DOCUMENT SECTION ->

--- Begin ---

Smog is air pollution that reduces visibility. The term ‘smog’ was first used in 1905 by H.A. Des Voeux to describe a blend of ‘fog’ and ‘smoke’ found over many British towns. Smog can be of two types: classical or sulfurous smog and photochemical smog or industrial smog. The ‘Great Smog of 1952’ in London is an example of sulfurous smog, also called ‘London Smog.’ This article deals with photochemical smog – components, formation, effects, and prevention.
What is Photochemical Smog
Photochemical smog, also known as ‘summer smog,’ is formed when ultraviolet (UV) light from the sun reacts with nitrogen oxides (NOx) and volatile organic compounds (VOCs). It is visible as a yellow-brown haze during the morning and in the afternoon. Photochemical smog tends to occur more often on dry summer days when the region experiences the most sunlight.
It is characteristic of urban areas and is thus commonly found in densely populated cities such as Los Angeles, Sydney, Mexico, New Delhi, and Beijing, among many others. It is also sometimes referred to as ‘Los Angeles Smog.’
Components of Photochemical Smog
Photochemical smog requires neither smoke nor fog. It mainly consists of nitrogen dioxide (NO2), ozone (O3), peroxyacetyl nitrate (PAN), and organic compounds containing the aldehyde group.

--- End ---

EXTRACTED DATA ->
--- Begin ---

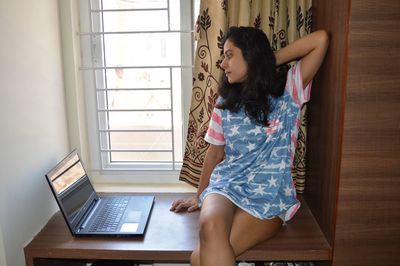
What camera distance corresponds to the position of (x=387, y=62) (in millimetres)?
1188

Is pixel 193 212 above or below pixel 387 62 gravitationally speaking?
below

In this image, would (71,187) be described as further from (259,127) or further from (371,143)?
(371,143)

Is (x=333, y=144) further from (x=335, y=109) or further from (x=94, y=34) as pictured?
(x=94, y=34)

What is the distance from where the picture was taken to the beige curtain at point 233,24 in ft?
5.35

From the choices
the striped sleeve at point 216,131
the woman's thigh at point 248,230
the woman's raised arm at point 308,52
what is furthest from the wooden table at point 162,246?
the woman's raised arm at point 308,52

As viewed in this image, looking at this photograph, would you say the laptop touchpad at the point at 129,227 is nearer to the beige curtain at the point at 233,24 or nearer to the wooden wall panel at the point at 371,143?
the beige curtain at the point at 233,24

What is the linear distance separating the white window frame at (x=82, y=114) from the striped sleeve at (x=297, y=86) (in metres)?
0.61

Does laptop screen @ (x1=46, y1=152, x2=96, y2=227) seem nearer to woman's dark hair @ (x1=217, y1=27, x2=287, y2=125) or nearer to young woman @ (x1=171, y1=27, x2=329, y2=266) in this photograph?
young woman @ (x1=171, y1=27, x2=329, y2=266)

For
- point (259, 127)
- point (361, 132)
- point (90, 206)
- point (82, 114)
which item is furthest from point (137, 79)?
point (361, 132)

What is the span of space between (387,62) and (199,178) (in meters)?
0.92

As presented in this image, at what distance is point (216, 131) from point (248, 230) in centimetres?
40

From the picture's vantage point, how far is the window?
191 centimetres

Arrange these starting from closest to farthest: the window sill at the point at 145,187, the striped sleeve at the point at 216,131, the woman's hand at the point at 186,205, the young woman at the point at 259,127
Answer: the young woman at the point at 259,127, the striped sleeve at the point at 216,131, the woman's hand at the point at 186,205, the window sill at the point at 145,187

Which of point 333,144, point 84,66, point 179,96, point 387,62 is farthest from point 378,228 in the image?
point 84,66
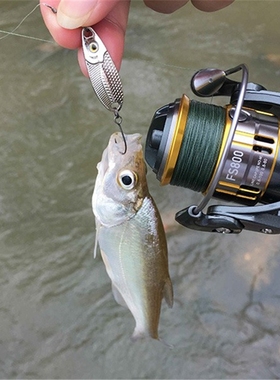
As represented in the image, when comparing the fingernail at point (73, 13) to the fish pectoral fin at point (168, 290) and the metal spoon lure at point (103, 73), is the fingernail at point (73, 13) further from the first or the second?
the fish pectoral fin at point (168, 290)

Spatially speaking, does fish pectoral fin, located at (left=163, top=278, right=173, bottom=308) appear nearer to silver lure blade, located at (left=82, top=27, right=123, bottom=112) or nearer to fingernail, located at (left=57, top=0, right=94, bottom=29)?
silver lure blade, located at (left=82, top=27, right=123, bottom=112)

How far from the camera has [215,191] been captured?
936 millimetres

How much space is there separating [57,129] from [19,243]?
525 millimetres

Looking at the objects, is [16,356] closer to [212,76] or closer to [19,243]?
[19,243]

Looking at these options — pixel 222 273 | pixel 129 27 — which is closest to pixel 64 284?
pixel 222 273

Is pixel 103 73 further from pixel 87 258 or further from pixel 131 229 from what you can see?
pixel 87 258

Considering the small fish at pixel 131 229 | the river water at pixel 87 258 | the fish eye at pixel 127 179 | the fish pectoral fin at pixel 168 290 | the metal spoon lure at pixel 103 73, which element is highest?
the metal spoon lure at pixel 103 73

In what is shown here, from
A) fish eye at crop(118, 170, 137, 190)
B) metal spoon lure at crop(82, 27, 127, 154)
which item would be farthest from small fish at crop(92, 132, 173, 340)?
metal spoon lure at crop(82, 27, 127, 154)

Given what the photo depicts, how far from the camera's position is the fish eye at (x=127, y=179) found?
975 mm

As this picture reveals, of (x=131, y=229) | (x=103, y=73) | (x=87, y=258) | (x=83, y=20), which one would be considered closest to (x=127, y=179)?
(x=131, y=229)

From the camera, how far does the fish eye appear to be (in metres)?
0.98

--- End ---
--- Begin ---

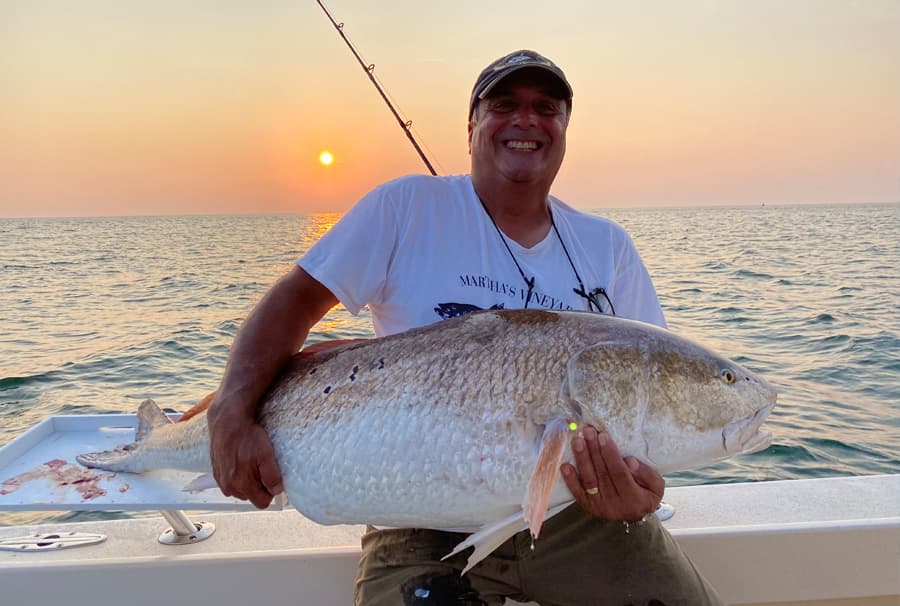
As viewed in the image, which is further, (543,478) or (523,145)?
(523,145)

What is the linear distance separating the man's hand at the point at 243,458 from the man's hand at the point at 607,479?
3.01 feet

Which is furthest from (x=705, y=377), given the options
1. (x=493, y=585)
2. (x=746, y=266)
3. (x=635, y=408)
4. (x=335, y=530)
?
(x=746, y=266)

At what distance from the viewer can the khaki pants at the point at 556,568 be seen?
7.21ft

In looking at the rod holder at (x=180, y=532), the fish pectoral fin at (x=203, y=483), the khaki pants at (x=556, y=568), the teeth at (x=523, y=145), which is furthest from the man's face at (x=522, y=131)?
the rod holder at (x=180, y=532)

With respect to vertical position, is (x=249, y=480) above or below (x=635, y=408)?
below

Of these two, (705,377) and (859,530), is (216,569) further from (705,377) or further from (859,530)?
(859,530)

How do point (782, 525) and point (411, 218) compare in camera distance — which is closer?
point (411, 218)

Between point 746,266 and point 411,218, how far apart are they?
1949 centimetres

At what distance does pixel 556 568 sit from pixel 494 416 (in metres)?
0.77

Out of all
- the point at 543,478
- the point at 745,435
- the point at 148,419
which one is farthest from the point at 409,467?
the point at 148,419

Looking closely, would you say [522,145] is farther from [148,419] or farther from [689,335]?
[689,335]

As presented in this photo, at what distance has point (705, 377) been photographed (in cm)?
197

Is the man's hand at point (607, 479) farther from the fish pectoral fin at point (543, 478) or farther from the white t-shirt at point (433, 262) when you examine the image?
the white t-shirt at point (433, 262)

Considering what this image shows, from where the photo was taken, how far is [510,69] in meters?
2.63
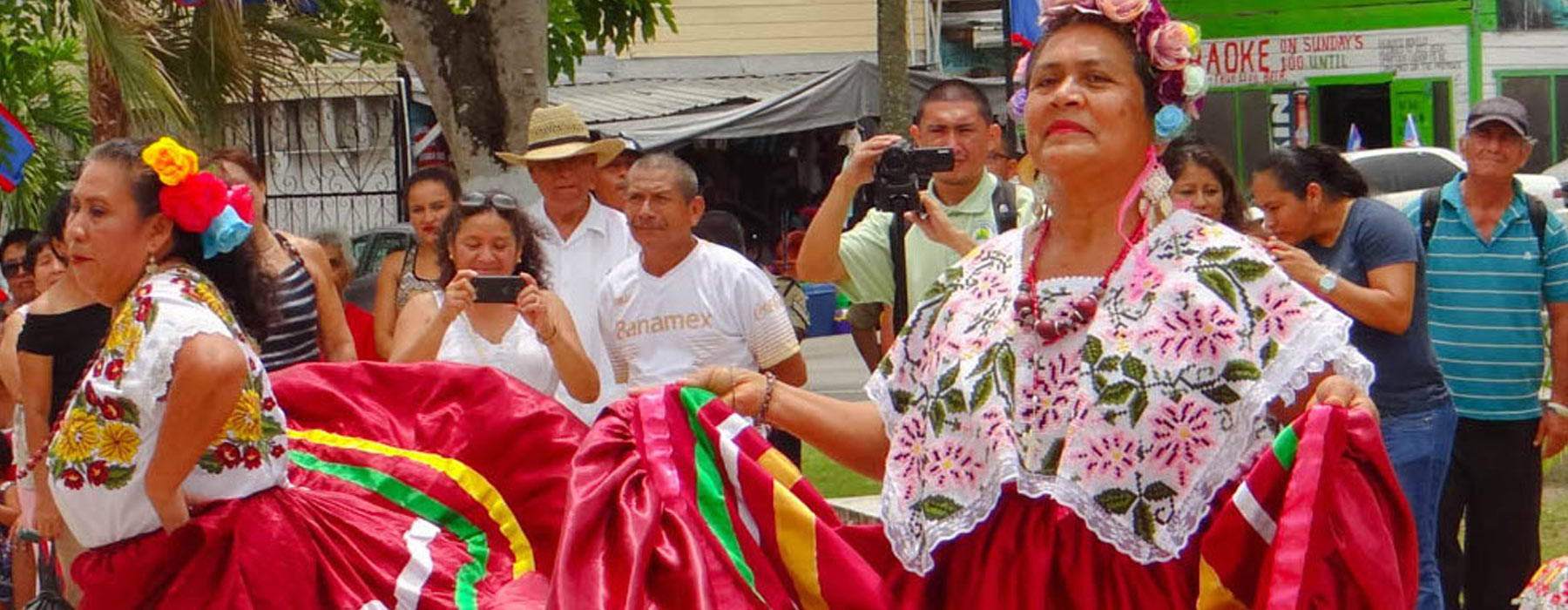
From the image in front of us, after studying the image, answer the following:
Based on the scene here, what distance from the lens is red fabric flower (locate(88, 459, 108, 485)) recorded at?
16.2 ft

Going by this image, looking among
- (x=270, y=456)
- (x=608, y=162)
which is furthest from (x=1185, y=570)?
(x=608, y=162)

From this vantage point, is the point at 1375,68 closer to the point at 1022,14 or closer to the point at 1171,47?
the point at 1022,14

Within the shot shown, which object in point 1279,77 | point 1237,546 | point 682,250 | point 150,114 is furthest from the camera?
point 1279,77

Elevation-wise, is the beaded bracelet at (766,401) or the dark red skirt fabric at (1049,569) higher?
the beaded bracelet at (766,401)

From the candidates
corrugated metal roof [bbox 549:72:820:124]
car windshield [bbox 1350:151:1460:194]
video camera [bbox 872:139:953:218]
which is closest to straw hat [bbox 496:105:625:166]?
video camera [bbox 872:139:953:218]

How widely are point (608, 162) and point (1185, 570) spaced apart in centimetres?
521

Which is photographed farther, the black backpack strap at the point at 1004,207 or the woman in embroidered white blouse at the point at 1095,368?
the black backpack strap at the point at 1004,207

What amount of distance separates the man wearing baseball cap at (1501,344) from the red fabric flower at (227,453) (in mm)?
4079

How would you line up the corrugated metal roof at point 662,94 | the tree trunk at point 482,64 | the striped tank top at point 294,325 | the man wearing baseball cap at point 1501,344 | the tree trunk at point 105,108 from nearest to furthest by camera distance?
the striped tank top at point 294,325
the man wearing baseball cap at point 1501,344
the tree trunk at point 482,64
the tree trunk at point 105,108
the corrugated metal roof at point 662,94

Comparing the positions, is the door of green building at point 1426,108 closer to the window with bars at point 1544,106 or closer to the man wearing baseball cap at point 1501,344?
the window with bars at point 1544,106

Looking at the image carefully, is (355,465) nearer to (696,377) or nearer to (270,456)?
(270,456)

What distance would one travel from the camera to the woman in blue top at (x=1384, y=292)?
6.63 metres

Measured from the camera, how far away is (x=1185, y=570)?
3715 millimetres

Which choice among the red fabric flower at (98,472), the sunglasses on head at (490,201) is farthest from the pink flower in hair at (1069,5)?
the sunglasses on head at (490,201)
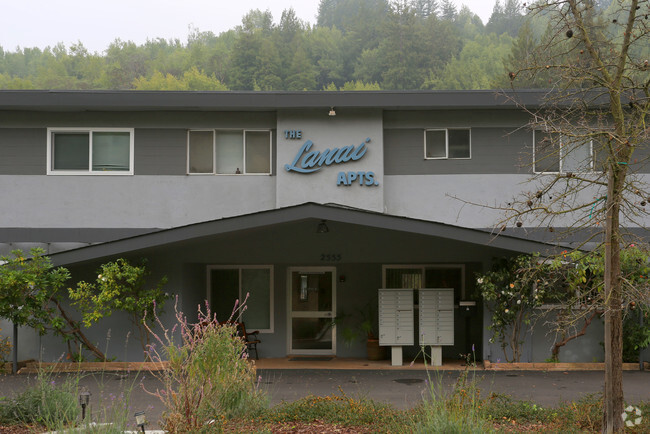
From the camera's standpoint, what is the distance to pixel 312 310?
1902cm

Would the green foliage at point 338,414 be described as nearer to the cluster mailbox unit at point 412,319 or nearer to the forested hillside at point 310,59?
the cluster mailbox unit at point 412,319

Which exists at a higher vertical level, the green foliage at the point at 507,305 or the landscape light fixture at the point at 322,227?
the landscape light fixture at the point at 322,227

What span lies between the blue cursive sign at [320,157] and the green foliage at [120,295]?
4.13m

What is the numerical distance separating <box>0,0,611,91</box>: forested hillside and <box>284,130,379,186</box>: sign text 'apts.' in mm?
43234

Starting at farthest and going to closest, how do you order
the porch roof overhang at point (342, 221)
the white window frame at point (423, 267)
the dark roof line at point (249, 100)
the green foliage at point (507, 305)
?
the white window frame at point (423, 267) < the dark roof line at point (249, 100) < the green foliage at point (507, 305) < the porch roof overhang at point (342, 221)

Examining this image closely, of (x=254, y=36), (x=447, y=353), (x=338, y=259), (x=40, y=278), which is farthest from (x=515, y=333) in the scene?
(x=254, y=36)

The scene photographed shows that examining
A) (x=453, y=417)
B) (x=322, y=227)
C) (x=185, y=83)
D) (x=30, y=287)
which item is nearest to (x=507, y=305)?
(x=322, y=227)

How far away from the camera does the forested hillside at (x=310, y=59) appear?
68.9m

--- End ---

JOBS ->
(a) According to the smog article, in what year was the word "smog" first used?
(b) Pick up the smog article after its last sentence and write the next part.

ANSWERS TO THE EXERCISES ->
(a) 1905

(b)
What Causes Photochemical Smog and What are the Conditions
This air pollution is formed when solar radiation reacts with primary airborne pollutants emitted from automobiles, industries, and power plants. Some common examples of primary pollutants are nitric oxide, nitrogen dioxide, nitrous oxide, and most VOCs.
During morning peak traffic hours, nitrogen oxides and VOCs are hugely released into the environment. Natural calamities such as volcanic eruptions, forest fires, and microbial activities also contribute to NO and NO2. When these primary pollutants are exposed to the sun’s ultraviolet radiation, NO2 goes through a series of complex reactions with hydrocarbons to form more secondary pollutants such as ozone, peroxyacetyl nitrate, nitric acid, aldehydes, and others. The combination of all these chemicals causes the formation of photochemical smog.
How is Photochemical Smog Formed
The stages for photochemical smog formation is given below along with the chemical equations that show how the components react with each other:
1) In the morning, nitrogen is burned or oxidized when released from automobiles to form nitric oxide in an oxidation step.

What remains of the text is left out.